Top of Data extracts
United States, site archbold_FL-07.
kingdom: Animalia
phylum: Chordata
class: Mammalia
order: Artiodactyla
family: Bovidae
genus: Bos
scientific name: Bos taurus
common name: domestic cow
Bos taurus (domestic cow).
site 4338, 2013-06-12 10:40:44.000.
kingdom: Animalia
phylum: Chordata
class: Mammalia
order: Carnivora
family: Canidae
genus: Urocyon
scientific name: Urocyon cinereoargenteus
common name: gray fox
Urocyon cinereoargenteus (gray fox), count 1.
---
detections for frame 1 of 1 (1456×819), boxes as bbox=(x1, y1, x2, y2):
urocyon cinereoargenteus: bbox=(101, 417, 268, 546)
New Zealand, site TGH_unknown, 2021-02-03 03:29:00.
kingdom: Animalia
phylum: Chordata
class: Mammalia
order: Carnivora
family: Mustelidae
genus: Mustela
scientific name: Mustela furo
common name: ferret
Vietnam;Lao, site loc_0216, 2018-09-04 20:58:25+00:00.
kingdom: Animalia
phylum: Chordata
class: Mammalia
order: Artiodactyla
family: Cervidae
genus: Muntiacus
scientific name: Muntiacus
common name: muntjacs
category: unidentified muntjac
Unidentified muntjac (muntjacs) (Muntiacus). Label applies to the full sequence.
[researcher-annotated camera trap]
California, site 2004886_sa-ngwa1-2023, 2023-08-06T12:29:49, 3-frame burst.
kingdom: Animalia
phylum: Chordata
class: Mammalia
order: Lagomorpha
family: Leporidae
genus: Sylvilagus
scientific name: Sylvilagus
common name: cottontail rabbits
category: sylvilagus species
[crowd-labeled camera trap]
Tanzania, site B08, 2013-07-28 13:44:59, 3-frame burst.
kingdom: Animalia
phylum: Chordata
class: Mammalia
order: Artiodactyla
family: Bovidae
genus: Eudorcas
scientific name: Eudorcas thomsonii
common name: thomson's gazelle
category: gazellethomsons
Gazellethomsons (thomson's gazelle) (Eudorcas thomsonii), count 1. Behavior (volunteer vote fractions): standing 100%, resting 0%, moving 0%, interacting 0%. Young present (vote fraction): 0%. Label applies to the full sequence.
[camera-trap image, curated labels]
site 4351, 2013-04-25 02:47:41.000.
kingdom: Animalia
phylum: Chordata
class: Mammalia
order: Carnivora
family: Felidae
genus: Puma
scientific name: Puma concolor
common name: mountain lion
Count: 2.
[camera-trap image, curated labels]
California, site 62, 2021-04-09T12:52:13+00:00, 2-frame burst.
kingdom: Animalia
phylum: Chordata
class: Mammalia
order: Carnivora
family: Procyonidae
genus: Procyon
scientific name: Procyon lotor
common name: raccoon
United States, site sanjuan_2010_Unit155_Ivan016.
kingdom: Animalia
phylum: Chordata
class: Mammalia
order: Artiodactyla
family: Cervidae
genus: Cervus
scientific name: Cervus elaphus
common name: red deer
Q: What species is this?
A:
Bottom of Data extracts
* What is being asked
Output the data above exactly, please, line for line.

* Expected answer
United States, site archbold_FL-07.
kingdom: Animalia
phylum: Chordata
class: Mammalia
order: Artiodactyla
family: Bovidae
genus: Bos
scientific name: Bos taurus
common name: domestic cow
Bos taurus (domestic cow).
site 4338, 2013-06-12 10:40:44.000.
kingdom: Animalia
phylum: Chordata
class: Mammalia
order: Carnivora
family: Canidae
genus: Urocyon
scientific name: Urocyon cinereoargenteus
common name: gray fox
Urocyon cinereoargenteus (gray fox), count 1.
---
detections for frame 1 of 1 (1456×819), boxes as bbox=(x1, y1, x2, y2):
urocyon cinereoargenteus: bbox=(101, 417, 268, 546)
New Zealand, site TGH_unknown, 2021-02-03 03:29:00.
kingdom: Animalia
phylum: Chordata
class: Mammalia
order: Carnivora
family: Mustelidae
genus: Mustela
scientific name: Mustela furo
common name: ferret
Vietnam;Lao, site loc_0216, 2018-09-04 20:58:25+00:00.
kingdom: Animalia
phylum: Chordata
class: Mammalia
order: Artiodactyla
family: Cervidae
genus: Muntiacus
scientific name: Muntiacus
common name: muntjacs
category: unidentified muntjac
Unidentified muntjac (muntjacs) (Muntiacus). Label applies to the full sequence.
[researcher-annotated camera trap]
California, site 2004886_sa-ngwa1-2023, 2023-08-06T12:29:49, 3-frame burst.
kingdom: Animalia
phylum: Chordata
class: Mammalia
order: Lagomorpha
family: Leporidae
genus: Sylvilagus
scientific name: Sylvilagus
common name: cottontail rabbits
category: sylvilagus species
[crowd-labeled camera trap]
Tanzania, site B08, 2013-07-28 13:44:59, 3-frame burst.
kingdom: Animalia
phylum: Chordata
class: Mammalia
order: Artiodactyla
family: Bovidae
genus: Eudorcas
scientific name: Eudorcas thomsonii
common name: thomson's gazelle
category: gazellethomsons
Gazellethomsons (thomson's gazelle) (Eudorcas thomsonii), count 1. Behavior (volunteer vote fractions): standing 100%, resting 0%, moving 0%, interacting 0%. Young present (vote fraction): 0%. Label applies to the full sequence.
[camera-trap image, curated labels]
site 4351, 2013-04-25 02:47:41.000.
kingdom: Animalia
phylum: Chordata
class: Mammalia
order: Carnivora
family: Felidae
genus: Puma
scientific name: Puma concolor
common name: mountain lion
Count: 2.
[camera-trap image, curated labels]
California, site 62, 2021-04-09T12:52:13+00:00, 2-frame burst.
kingdom: Animalia
phylum: Chordata
class: Mammalia
order: Carnivora
family: Procyonidae
genus: Procyon
scientific name: Procyon lotor
common name: raccoon
United States, site sanjuan_2010_Unit155_Ivan016.
kingdom: Animalia
phylum: Chordata
class: Mammalia
order: Artiodactyla
family: Cervidae
genus: Cervus
scientific name: Cervus elaphus
common name: red deer
Q: What species is this?
A:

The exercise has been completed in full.